Les opérateurs télécoms européens en ont assez et frappent du poing sur la table. Dans une lettre ouverte adressée aux régulateurs européens, les PDG de 13 d'entre eux veulent faire passer à la caisse - sans les nommer - les acteurs de la « bigtech ». Les investissements des acteurs télécoms n'ont jamais été aussi élevés depuis 6 ans, ayant atteint en 2020 pas moins de 52,5 milliards de dollars. Une somme colossale nécessaire pour mettre à niveau leurs infrastructures (matériels, logiciels, services...) afin d'assurer toujours plus de capacités et de bande passante pour des services plus volumineux et gourmands en ressources. De nombreuses technologies sous-tendent la montée en puissance des visioconférences, du streaming vidéo ou encore du jeu en ligne... Au premier rang desquels la 5G, la fibre, l'Open-RAN, les services data edge et le cloud...

Dans ce contexte, A1 Telekom Austria Group, Altice Portugal, BT Group, Deutsche Telekom, KPN, Orange, Proximus Group, Swisscom, Telenor Group, Vivacom, Telefónica, Telia Company et Vodafone Group sont à l'unisson et espèrent bien convaincre l'Europe de peser pour mettre les géants du numérique devant ce qu'ils estiment être leurs responsabilités. Selon Reuters, sont particulièrement visés : NetFlix, Google (YouTube) et Facebook. Mais d'autres pourraient très bien être aussi dans leur collimateur (Apple, AWS, Microsoft...).

Une portée symbolique sans pouvoir de contrainte

Les opérateurs appellent à une « forte adhésion politique pour garantir que l'action réglementaire favorise l'investissement dans les réseaux Gigabit, ce qui nécessitera un investissement supplémentaire de 300 milliards d'euros », indiquent-ils à l'unisson. « La réglementation doit refléter pleinement les réalités du marché, aujourd'hui et à l'avenir.

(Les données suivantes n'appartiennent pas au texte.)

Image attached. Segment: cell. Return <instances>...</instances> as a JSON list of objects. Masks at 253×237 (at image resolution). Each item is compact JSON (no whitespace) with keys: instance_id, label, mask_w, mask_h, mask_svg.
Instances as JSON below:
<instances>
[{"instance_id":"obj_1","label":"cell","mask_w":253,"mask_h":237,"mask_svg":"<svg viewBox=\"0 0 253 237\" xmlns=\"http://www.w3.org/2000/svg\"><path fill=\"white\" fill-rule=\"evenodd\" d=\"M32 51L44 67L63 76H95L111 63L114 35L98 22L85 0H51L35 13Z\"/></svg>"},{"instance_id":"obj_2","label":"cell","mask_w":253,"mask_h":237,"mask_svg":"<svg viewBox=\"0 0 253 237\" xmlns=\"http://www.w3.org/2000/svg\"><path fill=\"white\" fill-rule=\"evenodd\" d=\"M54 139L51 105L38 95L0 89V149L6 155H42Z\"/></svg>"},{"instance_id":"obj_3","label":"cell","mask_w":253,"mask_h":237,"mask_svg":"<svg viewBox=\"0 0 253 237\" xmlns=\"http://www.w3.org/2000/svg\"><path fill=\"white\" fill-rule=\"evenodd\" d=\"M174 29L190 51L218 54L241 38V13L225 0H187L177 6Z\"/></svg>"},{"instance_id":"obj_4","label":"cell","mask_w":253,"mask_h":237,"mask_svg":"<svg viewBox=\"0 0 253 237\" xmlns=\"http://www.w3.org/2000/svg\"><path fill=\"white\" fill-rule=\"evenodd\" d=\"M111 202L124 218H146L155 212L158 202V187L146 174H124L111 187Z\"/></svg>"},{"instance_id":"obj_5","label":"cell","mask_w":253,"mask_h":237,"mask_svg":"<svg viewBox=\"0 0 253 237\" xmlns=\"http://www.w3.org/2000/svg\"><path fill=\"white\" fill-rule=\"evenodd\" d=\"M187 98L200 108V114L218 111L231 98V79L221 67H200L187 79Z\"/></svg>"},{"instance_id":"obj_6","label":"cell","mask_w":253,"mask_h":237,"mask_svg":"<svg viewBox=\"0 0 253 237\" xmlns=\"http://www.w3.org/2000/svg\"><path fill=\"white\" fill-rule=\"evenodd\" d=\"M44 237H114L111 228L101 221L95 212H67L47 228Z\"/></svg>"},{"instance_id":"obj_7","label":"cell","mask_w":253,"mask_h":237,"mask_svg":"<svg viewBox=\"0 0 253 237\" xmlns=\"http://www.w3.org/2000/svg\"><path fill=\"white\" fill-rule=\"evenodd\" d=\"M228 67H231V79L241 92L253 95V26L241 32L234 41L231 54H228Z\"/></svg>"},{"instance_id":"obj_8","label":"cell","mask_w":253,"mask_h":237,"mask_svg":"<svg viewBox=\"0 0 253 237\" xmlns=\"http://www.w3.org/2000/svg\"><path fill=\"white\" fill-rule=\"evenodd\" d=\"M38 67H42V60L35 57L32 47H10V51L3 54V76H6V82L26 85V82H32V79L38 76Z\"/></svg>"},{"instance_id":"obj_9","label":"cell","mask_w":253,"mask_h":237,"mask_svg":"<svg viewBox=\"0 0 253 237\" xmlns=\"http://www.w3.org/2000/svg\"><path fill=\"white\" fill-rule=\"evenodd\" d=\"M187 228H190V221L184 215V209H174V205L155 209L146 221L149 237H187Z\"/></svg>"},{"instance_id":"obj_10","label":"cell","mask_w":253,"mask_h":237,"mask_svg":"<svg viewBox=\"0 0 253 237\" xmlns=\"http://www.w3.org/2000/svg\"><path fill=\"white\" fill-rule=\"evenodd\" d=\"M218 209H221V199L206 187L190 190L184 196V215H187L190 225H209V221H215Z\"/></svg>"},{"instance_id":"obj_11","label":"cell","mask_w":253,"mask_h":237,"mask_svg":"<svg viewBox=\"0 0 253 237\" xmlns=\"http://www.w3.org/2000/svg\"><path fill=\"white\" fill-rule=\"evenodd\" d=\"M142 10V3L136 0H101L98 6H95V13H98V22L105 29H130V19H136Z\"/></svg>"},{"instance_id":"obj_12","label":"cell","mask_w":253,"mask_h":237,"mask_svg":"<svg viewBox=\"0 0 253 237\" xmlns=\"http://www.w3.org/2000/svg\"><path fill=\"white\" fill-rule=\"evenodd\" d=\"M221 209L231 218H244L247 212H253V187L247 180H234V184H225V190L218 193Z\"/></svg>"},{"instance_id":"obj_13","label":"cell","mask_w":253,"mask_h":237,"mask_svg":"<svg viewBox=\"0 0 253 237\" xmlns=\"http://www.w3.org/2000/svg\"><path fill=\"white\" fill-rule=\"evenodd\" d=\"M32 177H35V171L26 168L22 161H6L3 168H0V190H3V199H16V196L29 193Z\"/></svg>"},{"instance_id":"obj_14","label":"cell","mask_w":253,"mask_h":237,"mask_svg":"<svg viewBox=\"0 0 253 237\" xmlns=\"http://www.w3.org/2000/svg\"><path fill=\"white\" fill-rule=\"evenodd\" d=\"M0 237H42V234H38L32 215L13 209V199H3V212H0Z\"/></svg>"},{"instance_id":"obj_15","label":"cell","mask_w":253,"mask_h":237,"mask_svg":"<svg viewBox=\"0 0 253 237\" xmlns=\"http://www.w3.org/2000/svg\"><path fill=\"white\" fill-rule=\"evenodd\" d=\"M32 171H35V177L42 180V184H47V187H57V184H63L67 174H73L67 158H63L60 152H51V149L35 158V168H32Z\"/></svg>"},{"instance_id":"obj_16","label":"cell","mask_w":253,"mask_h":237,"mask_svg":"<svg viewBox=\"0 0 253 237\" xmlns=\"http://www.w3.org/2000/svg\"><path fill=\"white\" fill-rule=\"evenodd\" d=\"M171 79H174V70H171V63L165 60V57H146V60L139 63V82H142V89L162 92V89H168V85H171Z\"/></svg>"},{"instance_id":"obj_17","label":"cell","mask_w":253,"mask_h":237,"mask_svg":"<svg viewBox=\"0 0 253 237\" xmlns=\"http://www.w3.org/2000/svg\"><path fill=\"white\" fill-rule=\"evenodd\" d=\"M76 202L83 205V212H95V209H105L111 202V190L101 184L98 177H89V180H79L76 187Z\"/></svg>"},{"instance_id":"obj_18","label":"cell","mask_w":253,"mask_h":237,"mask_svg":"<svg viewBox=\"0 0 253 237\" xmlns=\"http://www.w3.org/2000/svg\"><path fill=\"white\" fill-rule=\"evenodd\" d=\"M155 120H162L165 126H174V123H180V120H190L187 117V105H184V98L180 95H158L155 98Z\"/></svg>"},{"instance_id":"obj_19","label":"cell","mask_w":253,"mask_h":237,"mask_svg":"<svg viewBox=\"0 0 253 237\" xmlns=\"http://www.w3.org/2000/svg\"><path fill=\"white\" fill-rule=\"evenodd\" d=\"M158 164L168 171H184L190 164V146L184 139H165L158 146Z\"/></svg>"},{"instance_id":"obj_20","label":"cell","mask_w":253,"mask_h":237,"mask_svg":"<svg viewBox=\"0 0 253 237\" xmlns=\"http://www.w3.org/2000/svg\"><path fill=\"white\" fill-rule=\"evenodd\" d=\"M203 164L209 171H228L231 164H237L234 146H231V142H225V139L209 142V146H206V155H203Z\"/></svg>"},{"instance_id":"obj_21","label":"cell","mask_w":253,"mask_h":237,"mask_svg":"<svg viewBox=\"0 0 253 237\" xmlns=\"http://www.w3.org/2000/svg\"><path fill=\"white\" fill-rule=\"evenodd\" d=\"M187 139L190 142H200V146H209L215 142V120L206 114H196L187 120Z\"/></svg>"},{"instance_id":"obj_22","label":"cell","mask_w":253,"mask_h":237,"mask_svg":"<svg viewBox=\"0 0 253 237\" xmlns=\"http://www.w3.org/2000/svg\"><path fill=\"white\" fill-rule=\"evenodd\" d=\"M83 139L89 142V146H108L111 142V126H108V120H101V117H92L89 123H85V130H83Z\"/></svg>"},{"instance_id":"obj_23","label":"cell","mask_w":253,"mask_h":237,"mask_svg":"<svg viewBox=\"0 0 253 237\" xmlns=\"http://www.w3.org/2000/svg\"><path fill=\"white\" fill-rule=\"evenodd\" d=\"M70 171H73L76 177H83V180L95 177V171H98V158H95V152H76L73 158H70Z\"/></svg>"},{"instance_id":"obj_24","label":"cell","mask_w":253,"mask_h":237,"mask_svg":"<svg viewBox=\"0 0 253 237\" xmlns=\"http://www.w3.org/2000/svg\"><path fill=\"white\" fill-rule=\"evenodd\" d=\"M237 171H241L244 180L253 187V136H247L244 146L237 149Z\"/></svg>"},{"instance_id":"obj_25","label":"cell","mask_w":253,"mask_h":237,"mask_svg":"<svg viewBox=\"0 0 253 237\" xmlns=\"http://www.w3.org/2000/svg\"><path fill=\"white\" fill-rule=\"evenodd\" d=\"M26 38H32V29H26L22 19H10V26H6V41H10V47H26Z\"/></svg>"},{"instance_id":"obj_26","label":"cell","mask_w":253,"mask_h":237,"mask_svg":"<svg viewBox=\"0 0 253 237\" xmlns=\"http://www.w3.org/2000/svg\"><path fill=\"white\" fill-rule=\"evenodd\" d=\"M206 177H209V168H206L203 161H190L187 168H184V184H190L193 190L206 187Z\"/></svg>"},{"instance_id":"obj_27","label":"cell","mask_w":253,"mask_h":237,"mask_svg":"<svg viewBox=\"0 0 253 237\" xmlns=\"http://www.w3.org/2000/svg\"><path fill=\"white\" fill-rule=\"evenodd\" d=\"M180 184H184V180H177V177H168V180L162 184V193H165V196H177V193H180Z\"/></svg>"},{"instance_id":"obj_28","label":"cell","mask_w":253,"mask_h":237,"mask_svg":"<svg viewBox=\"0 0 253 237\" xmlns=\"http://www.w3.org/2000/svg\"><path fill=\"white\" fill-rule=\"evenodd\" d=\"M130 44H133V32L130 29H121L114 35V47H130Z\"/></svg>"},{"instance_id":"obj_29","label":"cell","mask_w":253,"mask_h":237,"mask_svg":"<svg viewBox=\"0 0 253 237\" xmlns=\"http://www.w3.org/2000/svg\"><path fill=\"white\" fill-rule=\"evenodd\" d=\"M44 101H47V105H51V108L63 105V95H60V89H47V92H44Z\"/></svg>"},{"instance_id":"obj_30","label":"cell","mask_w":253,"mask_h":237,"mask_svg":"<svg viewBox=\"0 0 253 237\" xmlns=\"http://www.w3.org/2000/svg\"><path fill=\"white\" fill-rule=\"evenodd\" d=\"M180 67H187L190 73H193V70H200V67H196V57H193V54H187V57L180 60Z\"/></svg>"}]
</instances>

À savoir que les opérateurs télécoms sont en concurrence directe avec les services des grandes technologies, dans le contexte de marchés dynamiques ». Et de poursuivre : « Une part importante et croissante du trafic réseau est générée et monétisée par les grandes plateformes technologiques, mais cela nécessite un investissement et une planification continus et intensifs du réseau par le secteur des télécommunications. Ce modèle - qui permet aux citoyens de l'UE de profiter des fruits de la transformation numérique - ne peut être durable que si ces grandes plateformes technologiques contribuent également de manière équitable aux coûts du réseau ».

Rien ne dit que l'Europe répondra à l'appel des opérateurs télécoms européens contre les acteurs de la « bigtech ». Et encore moins que ces derniers acceptent de reverser une quelconque contribution (combien ? sur la base de quels critères ? sous quelle forme ?). Car à ce stade il ne s'agit pas d'une procédure formelle mais d'une simple lettre ouverte dont la portée relève davantage de l'ordre du symbole - certes puissant et inédit - que d'un réel pouvoir de contrainte.